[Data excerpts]
>>>>

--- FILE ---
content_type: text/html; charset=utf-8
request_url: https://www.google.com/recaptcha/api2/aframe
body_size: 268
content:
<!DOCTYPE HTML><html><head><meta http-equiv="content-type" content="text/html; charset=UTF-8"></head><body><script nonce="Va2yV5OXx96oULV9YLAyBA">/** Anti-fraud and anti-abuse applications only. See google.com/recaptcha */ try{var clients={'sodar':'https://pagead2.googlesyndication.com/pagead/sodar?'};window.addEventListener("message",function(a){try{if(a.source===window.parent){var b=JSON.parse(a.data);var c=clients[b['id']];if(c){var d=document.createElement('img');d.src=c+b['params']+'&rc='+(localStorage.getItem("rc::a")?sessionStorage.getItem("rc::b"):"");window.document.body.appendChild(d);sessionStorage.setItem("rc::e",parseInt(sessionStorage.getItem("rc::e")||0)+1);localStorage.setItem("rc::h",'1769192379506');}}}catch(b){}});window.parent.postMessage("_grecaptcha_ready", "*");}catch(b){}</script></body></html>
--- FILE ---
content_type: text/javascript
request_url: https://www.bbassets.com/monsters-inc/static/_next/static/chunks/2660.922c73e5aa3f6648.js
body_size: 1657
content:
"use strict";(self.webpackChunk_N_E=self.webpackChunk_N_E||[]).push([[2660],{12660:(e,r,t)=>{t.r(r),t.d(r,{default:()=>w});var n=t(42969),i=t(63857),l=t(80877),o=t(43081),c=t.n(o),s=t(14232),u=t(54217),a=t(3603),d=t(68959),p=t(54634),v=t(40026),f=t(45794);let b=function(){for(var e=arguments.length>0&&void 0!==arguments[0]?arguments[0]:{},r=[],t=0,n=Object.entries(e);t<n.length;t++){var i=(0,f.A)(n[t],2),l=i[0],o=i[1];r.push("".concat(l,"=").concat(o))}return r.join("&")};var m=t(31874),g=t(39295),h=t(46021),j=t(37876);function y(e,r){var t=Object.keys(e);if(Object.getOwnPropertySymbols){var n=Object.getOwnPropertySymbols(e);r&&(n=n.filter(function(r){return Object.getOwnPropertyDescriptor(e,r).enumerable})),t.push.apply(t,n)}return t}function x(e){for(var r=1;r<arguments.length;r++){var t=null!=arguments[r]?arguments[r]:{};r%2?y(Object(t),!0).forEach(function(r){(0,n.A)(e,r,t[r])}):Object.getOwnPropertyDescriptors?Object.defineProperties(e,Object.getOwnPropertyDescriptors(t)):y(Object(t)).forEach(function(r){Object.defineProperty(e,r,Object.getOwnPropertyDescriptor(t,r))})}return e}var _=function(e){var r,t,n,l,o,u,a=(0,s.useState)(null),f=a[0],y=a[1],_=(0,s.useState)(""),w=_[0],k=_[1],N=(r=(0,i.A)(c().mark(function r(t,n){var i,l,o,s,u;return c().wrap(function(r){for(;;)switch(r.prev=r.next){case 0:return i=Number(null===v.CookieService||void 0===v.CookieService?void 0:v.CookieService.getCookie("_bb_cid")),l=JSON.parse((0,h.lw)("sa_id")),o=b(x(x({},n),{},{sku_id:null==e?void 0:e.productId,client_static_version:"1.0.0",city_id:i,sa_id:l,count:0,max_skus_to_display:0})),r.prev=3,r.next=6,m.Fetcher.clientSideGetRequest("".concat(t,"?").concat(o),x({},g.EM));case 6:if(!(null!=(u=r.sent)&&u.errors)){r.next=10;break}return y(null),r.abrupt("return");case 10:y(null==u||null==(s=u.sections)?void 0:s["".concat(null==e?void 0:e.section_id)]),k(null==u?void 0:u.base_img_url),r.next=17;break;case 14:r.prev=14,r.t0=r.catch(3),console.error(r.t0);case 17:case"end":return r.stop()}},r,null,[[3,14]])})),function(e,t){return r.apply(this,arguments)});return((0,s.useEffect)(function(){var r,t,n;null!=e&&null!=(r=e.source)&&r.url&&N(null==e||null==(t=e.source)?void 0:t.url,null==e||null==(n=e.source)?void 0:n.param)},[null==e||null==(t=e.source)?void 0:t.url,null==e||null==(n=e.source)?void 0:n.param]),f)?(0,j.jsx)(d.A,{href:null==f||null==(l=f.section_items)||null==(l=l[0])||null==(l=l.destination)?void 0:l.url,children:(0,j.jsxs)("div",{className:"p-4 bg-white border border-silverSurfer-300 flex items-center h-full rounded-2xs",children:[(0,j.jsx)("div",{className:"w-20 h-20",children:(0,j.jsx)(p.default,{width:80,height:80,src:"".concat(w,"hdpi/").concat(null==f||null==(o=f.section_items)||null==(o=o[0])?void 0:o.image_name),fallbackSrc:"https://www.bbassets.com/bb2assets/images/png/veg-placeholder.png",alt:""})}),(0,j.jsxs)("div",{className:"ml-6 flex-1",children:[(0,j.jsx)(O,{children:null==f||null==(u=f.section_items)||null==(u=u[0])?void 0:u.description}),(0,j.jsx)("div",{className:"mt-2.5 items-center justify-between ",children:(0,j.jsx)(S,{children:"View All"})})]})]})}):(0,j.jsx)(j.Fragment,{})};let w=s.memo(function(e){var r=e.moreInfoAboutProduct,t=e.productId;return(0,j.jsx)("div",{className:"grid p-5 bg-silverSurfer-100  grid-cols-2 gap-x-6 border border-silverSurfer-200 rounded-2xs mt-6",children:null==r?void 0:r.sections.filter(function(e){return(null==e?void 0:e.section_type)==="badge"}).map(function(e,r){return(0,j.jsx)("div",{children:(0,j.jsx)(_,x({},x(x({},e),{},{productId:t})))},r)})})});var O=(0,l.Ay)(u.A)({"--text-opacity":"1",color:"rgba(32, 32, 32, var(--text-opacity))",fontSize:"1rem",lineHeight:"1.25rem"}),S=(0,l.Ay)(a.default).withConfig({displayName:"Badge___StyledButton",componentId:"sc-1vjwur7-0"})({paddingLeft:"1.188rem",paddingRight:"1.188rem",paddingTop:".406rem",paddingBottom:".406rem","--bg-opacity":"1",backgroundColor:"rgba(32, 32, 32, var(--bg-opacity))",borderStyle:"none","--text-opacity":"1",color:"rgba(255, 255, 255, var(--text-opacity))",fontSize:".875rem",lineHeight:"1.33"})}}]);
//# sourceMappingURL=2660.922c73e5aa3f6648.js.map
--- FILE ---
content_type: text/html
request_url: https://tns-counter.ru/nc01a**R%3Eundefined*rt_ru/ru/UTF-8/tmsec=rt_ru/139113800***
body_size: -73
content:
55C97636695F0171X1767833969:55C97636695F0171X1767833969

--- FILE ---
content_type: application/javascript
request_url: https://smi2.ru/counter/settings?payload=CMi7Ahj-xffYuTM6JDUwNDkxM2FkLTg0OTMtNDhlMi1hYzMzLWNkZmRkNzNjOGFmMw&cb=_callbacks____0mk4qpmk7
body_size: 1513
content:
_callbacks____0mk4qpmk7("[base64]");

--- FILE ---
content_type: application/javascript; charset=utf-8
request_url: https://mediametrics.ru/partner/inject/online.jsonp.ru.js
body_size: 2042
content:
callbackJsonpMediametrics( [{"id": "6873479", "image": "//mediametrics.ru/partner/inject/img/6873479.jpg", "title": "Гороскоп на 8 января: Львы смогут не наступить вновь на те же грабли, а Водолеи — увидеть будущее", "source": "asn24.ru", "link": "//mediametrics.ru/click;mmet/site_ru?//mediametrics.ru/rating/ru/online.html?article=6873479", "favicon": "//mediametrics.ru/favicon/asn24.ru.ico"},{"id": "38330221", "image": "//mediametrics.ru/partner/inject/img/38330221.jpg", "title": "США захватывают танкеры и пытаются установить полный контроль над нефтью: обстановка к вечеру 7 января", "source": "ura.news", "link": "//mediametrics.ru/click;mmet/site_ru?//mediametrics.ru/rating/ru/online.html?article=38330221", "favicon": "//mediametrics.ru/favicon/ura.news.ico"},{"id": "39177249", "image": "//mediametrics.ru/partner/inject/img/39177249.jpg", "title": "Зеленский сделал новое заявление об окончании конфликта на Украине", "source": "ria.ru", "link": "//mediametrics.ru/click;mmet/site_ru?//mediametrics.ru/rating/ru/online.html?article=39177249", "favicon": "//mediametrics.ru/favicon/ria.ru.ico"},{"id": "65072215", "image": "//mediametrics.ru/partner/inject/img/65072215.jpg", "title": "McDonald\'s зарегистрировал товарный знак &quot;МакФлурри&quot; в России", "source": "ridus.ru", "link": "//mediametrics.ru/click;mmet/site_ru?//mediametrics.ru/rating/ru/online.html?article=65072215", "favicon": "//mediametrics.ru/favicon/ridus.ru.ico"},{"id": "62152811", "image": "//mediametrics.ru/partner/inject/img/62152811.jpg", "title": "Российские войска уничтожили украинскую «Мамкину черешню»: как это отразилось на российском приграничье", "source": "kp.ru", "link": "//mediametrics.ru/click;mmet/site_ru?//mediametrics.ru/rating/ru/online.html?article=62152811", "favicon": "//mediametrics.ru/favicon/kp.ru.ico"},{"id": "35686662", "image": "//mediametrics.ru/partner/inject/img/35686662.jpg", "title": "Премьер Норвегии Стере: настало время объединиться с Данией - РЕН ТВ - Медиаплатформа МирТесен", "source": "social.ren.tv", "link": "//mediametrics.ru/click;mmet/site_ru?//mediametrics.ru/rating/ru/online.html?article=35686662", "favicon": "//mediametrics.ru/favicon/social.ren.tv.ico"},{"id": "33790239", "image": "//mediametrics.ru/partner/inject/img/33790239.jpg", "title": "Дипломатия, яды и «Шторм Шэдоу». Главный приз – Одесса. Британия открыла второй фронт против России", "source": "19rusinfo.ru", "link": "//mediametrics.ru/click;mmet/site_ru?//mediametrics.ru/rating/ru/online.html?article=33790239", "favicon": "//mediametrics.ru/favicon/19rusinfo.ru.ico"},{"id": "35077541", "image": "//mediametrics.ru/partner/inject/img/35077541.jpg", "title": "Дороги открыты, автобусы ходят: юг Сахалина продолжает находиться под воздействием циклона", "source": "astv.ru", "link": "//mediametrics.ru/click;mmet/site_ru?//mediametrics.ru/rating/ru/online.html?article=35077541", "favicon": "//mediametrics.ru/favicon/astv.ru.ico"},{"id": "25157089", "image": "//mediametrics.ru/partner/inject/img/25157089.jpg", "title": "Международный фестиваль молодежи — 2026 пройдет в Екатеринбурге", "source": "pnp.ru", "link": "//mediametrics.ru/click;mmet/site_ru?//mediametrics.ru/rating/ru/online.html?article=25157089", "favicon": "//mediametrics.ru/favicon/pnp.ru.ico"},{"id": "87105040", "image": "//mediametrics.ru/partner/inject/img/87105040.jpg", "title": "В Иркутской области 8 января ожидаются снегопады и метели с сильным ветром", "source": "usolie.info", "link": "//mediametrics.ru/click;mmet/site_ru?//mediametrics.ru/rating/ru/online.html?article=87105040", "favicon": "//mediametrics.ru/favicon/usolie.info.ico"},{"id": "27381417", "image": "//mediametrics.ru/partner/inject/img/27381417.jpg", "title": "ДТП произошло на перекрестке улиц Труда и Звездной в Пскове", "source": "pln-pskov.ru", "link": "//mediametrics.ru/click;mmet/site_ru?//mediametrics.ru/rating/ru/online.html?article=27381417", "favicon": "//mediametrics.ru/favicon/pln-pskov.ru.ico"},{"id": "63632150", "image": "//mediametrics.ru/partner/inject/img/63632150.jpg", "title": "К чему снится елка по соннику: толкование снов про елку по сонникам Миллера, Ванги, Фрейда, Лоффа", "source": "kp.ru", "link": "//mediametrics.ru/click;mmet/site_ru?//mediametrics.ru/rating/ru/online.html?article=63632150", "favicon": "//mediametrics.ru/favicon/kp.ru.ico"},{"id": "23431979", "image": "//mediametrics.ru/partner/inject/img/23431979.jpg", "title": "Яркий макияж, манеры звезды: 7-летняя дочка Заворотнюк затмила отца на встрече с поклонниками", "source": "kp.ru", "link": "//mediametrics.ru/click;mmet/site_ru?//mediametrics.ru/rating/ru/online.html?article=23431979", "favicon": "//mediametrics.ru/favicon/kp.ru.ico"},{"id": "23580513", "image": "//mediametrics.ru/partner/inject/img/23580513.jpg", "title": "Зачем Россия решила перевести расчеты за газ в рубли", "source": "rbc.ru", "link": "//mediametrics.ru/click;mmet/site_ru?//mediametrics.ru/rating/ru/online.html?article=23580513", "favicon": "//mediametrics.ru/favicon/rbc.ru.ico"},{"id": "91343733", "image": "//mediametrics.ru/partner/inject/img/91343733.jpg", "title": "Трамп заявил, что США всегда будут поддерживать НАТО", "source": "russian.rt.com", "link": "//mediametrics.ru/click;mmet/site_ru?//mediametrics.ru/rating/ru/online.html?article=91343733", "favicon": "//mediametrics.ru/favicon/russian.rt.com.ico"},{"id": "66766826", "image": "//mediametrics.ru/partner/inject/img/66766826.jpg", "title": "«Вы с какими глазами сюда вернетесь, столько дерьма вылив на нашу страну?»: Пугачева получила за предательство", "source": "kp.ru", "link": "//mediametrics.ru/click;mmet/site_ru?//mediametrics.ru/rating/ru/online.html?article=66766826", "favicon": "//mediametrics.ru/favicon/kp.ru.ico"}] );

<<<<

> [WORK ITEM]:
Work out how many lines of the data hold the string "recaptcha". Reply with that number alone.

> [SOLUTION FOR THIS TASK]:
2